The difference between young Hibari and adult Hibari is an interesting one, to me. They’re both sublimely confident of winning, both prickly and short-tempered around most people, but adult Hibari seems to be somewhat calmer and more balanced.
Now it’s not difficult to get more balanced than young Hibari, because he strikes me very much as the shounen trope of the crazy-strong character. They’re all over the place. They’re the one who’s never been beaten, who never holds back, who loves to go all out with no holds barred and is a little insane with it. The classic method of dealing with this character is to have the hero defeat them, after which they get a lot saner (PoT’s Akutsu, RK’s Soujirou), or, sometimes, to just leave them as the crazy, ambiguous, dangerous one who’s never been beaten (HxH’s Hisoka).
My own framing of that particular dynamic is that the crazy-strong characters are as if running, down a hill. They’re full tilt and flat out, and they’re a breath away from falling, and nothing can stop it–and they know it. That’s what makes them crazy, that edge of almost-disaster, that lack of balance. When they find an equal opponent, then they have someone to lean on, someone who can push back; that way they can still go all out and not be in danger of falling over from lack of resistance. Having someone capable of standing against them balances them.
And I suspect this is, indeed, what happens to Hibari. The part that interests me is that he doesn’t quite follow the classic curve. We never see him being defeated by anyone except Mukuro, and that does not, of course, do anything to make him less volatile. It does, however, seem to focus him, witness the way Reborn uses the possibility of a rematch to lure Hibari into the family properly.
Immediately after that is the event that I think points toward another part of this equation. Yamamoto tries to talk Hibari down, as he is wont to do, and, when that fails, actually stops him. On the one hand is the physical move, which impresses pretty much everyone, and on the other is the psychological move; Yamamoto claims Squalo as his opponent, owning to an actual will to fight and win (to carnivore-hood, as it were). That, I suspect, fixes Hibari’s attention just as much as the way Yamamoto caught his strike.
This, incidentally, is one reason I think that Hibari’s character really changes between the first story and the second. There is a rather similar moment during the scrap for the sakura-viewing spot, in which Yamamoto interferes and catches Hibari’s strike. At that time, Hibari does not focus on him; indeed, he seems put out, perhaps even petulant.
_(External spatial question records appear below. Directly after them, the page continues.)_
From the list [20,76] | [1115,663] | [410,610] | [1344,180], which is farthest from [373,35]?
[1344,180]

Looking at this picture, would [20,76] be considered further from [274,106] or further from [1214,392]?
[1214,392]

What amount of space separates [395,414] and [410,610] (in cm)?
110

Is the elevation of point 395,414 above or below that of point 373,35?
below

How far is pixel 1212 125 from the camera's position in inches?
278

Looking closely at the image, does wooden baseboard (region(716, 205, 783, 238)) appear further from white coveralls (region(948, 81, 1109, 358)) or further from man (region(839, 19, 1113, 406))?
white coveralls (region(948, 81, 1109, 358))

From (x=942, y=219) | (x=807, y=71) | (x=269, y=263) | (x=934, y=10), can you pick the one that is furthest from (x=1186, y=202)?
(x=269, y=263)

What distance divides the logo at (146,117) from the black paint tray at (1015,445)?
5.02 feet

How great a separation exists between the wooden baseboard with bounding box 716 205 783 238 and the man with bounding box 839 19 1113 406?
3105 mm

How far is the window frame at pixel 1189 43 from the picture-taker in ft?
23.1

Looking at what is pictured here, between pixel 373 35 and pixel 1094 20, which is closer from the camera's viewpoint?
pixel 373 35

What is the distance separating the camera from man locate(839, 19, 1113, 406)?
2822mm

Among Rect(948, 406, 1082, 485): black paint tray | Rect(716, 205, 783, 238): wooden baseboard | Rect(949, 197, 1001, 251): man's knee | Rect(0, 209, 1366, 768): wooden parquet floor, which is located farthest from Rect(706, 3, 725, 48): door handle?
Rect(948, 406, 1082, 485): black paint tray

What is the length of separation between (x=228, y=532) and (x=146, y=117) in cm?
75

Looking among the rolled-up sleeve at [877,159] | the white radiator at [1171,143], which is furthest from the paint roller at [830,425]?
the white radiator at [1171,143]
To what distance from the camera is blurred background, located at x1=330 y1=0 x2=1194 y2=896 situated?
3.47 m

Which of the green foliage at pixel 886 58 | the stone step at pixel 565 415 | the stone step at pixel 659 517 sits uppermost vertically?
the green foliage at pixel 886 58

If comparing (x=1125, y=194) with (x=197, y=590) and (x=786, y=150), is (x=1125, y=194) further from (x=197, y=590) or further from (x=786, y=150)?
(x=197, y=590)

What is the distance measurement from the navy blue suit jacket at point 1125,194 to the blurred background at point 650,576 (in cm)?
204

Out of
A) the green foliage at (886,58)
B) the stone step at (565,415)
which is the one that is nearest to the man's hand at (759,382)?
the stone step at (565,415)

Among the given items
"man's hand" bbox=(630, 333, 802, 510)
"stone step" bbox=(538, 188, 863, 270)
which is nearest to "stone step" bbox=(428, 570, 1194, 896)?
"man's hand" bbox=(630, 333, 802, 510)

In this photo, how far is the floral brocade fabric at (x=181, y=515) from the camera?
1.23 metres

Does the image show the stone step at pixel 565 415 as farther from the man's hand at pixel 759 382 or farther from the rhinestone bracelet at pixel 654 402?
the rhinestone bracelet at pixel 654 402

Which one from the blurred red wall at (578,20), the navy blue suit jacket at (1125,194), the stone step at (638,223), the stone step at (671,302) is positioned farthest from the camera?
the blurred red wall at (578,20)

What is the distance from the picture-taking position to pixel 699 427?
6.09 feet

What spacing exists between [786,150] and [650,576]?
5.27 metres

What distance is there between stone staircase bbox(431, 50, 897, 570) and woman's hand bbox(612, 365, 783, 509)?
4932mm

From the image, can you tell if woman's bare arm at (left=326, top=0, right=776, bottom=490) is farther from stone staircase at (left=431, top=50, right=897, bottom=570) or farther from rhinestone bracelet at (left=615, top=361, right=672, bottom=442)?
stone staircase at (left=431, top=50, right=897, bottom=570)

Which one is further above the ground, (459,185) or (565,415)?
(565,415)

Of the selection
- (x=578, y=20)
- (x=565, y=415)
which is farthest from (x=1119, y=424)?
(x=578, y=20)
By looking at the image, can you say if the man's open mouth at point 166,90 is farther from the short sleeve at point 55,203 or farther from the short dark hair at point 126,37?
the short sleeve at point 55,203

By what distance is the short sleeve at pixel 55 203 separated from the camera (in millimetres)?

The difference in response on those two occasions is notable. Similarly, in the Mukuro arc, when Gokudera busts Hibari out, Hibari (of course) says he could have done it himself, but he then asks if he can/should get rid of Mukuro’s two henchmen. It’s remarkably polite, in comparison to Hibari pre-60, and indicates at least some awareness of obligation. Arrogantly, to be sure. He even hauls Gokudera up the stairs with him, something that the young Hibari does again when he comes forward in time, once again to discharge the obligation of having been helped out. This suggests that he does acknowledge having been helped, which is very much not the same character we are shown in pre-60.
At any rate, I suspect it’s these two things together, falling invisibly in the ten year gap, that calm Hibari: being able to fight again with Mukuro, apparently his eternal opponent given what he says in the future about honing himself against illusionists, and having Yamamoto around, as irregularly intense as he is, to fight with as a friend and probably to puzzle over as a hobby given how often Yamamoto acts in ways Hibari classifies as herbivorous.
Of course, there’s a third element in here: Dino. I also find it very interesting that we barely see the fights/training between Dino and Hibari at all, even though Dino apparently persuades Hibari to not only keep training but to do it away from Hibari’s precious school. However Dino does it, and we don’t get to find that out, this may form the necessary bridge between the loss to Mukuro, which is both tempering and inflaming, and the theoretical sparring with Yamamoto, who I speculate both interests and frustrates Hibari because Yamamoto exists outside the rules of Hibari’s worldview (more on that later). Between these three points, and taking into account my theory that Hibari transfers his love for the institution of the school to the institution of the family, we have a possible explanation for future Hibari, who is calmer and capable of cooperation–possibly even with Mukuro, witness Mukuro’s routing of information to Hibari.
Alternatively, of course, we could put it all down to Tsuna’s powers of redemption as the pure-hearted hero, but those haven’t been leaned on hard enough for me to call that the only reason.